Many students in the College of Science, unlike the rest of the students and population in general, were selected at a young age upon showing exceptional promise in the field of Science and then removed to live amongst one another and assume a life entirely devoted to training—Mara was one of these students. Now, seeing Travers on the stage, Mara had a brief flash of a vague and fuzzy memory, frayed around the edges, flit through her mind. She remembered the warm cinnamon smell of cookies baking, and a strong voice reading to her from a story book. The memory was gone as soon as it came, and left Mara with no feeling; she had long since accepted that she had once had a family, but they were no longer important. Her work was all she needed; any sentimentality she attributed to Travers was a topic she considered superfluous and vaguely embarrassing. However, it was still nice to see him up on the stage today. He would understand her annoyance at this interruption to work—especially once she told him the newest and most pressing of her discoveries. For the past week, she had been trying to arrange a private meeting with him, but he had been busy and rather obscure as to what was occupying his time. As recently as last night she had tried to set up a meeting and her message had been bluntly ignored. She felt slightly mollified seeing him on stage now—he must have been too busy to reply due to business with this meeting today.

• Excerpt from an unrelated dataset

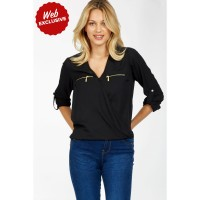 Women DOUBLE ZIP WRAP BLOUSE S0440101005_BLACK EOSPGAZ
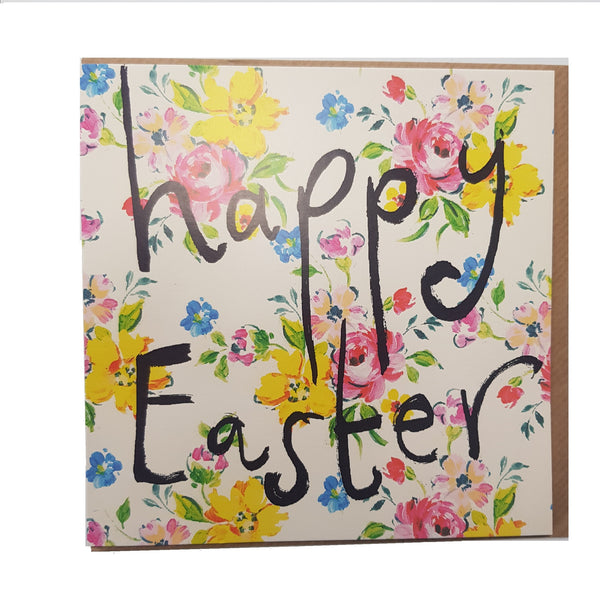 EASTER CARD-  LG  SQUARE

One of the professors began to speak—a woman Mara did not know. She was very tall with a figure that could best be described as sharp. Her black hair was cut short and this added to the overall severe impression she made as she began in a loud voice with a razor’s edge, “Hello everyone, thank you for being here today. For those of you who don’t know me, I am Miranda Hall—head of the University Board of Directors. Today is a milestone in the history of the University, and I, as well as the rest of the faculty, board and surely you students, am very excited to see what this collaboration will bring. I will keep this short as it will take quite some time to gather into your new groups. In a few minutes, you will be receiving a message on your phones with the names of the other three members of your group as well as a location somewhere on campus. Once you receive the message, go to the location you have been sent. This is where you will meet your fellow group members. More information about the project will be messaged to you once everyone has dispersed.” With a brisk nod, Miranda Hall turned and gave the floor over to a professor from Design who began to speak of his excitement for the collaboration and to give an overview of the aims and philosophy of the College of Design.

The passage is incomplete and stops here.